- **WORK ITEM**
Everything from the line with "Фото бесплатно животное, на ветке, белка" to the line with "Increasing the productivity" in the listing below, both lines included, needs to be copied exactly, apart from the pictures.

- **MATERIAL FOR THE TASK**
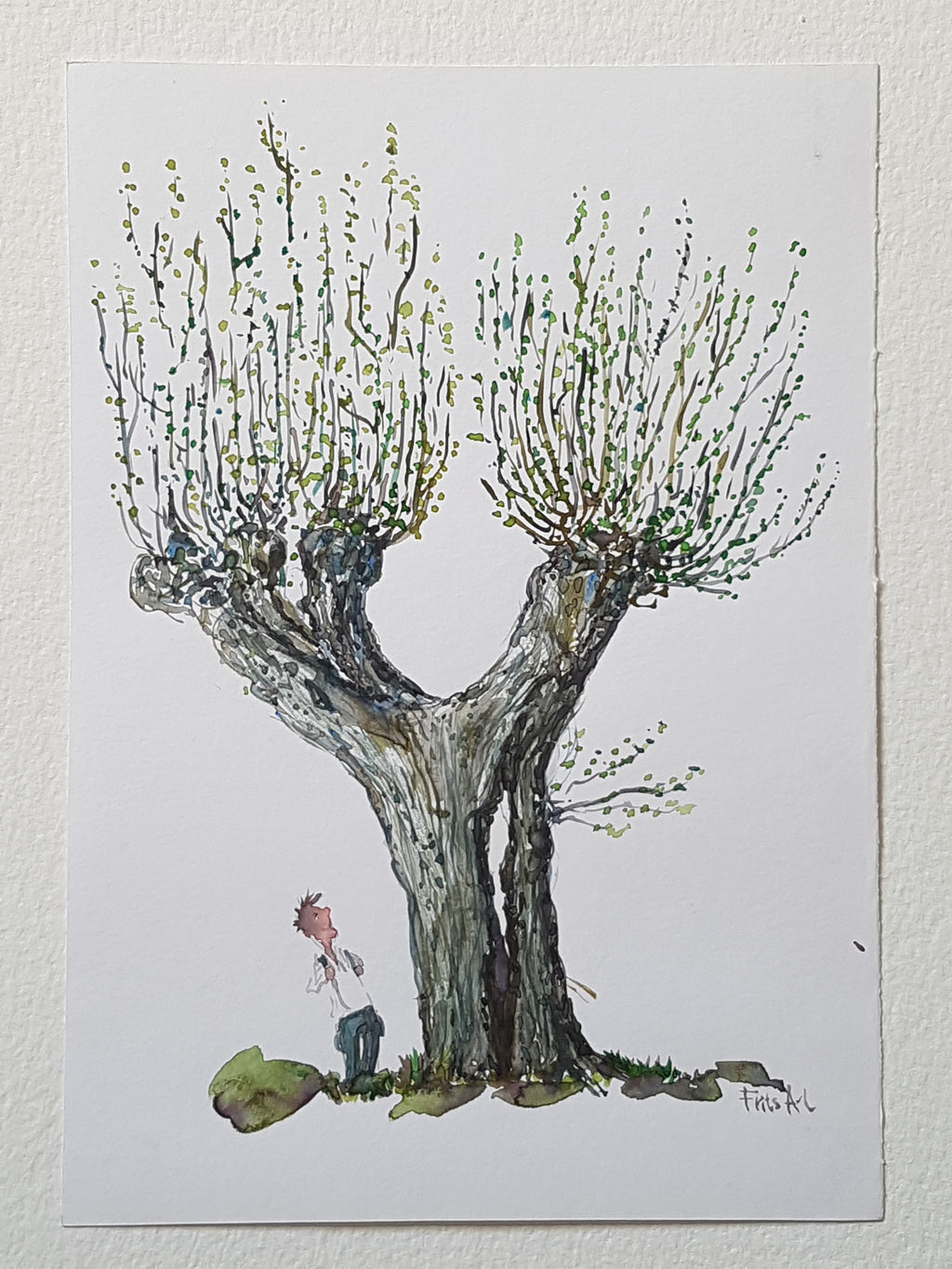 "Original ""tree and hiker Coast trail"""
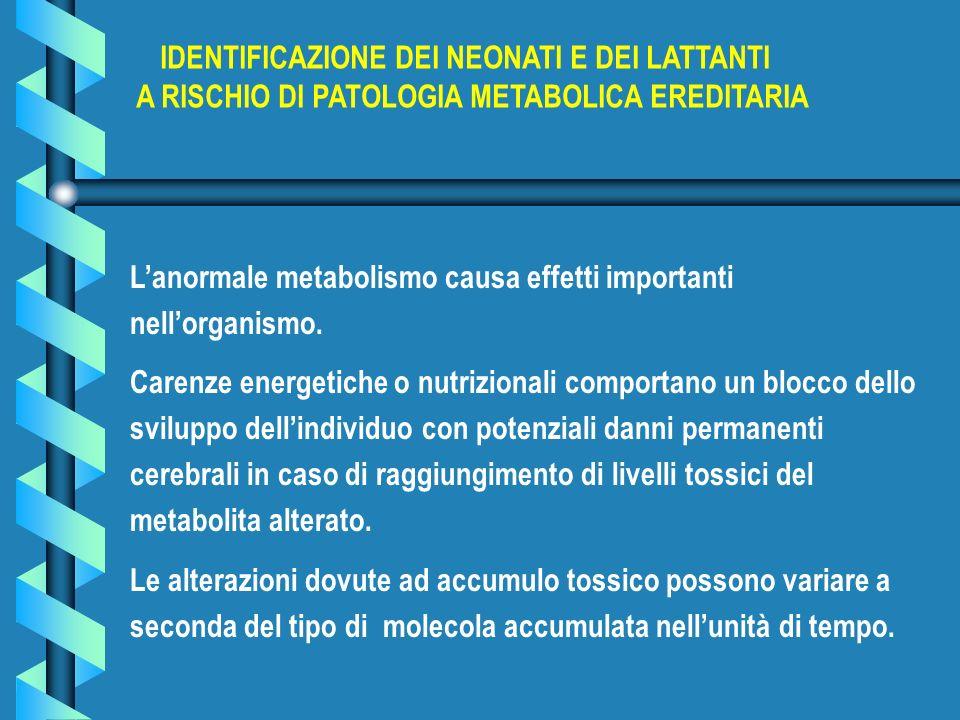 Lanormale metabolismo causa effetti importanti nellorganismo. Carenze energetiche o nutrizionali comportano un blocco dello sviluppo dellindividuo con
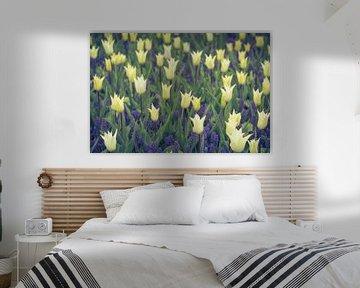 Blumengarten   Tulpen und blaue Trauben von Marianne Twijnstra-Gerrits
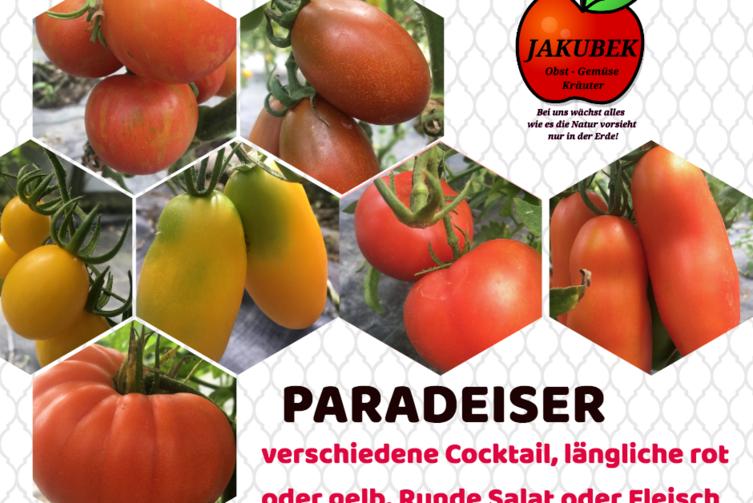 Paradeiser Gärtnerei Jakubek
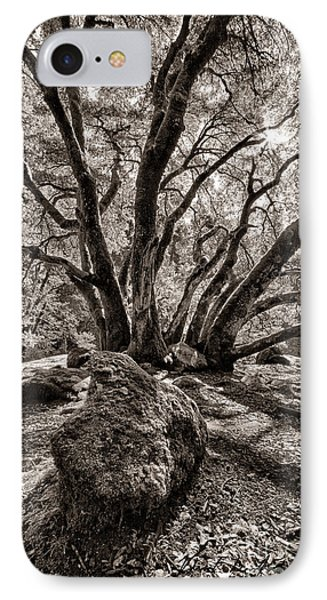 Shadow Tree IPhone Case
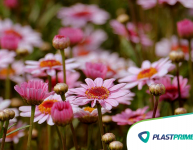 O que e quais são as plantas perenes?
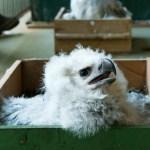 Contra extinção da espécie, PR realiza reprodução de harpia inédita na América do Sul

---

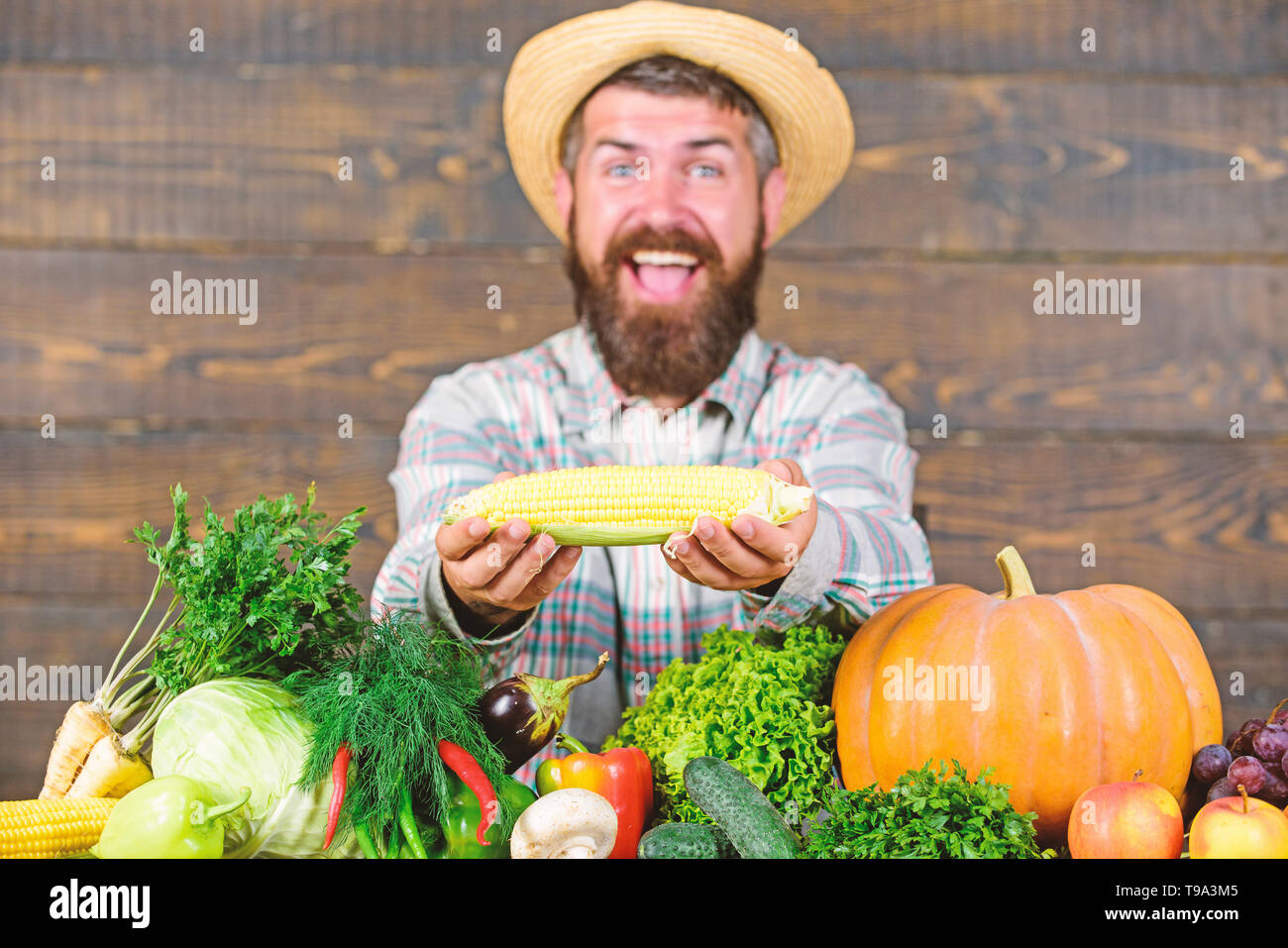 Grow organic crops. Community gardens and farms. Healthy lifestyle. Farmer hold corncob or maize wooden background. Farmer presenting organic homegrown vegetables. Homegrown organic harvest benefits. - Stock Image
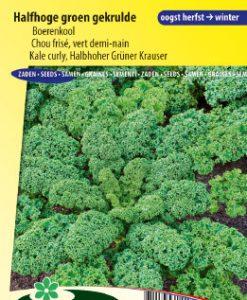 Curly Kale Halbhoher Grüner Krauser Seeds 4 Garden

==

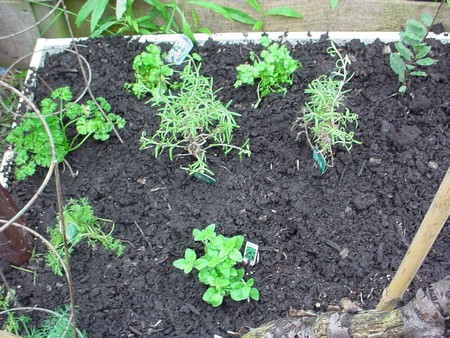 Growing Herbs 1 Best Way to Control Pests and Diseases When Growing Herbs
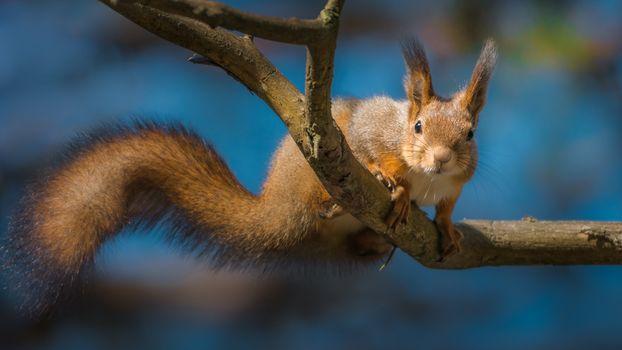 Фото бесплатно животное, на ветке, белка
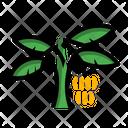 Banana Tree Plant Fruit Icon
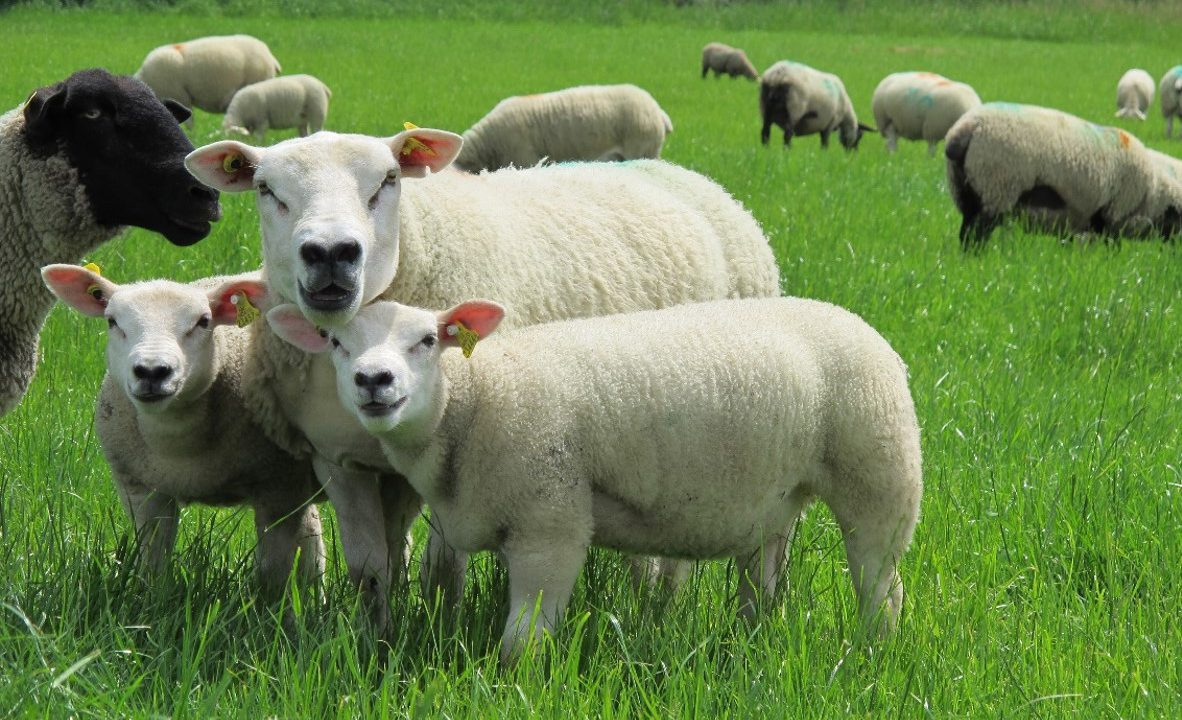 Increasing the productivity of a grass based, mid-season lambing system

- **WRITTEN ANSWER**
 Фото бесплатно животное, на ветке, белка
 Banana Tree Plant Fruit Icon
 Increasing the productivity of a grass based, mid-season lambing system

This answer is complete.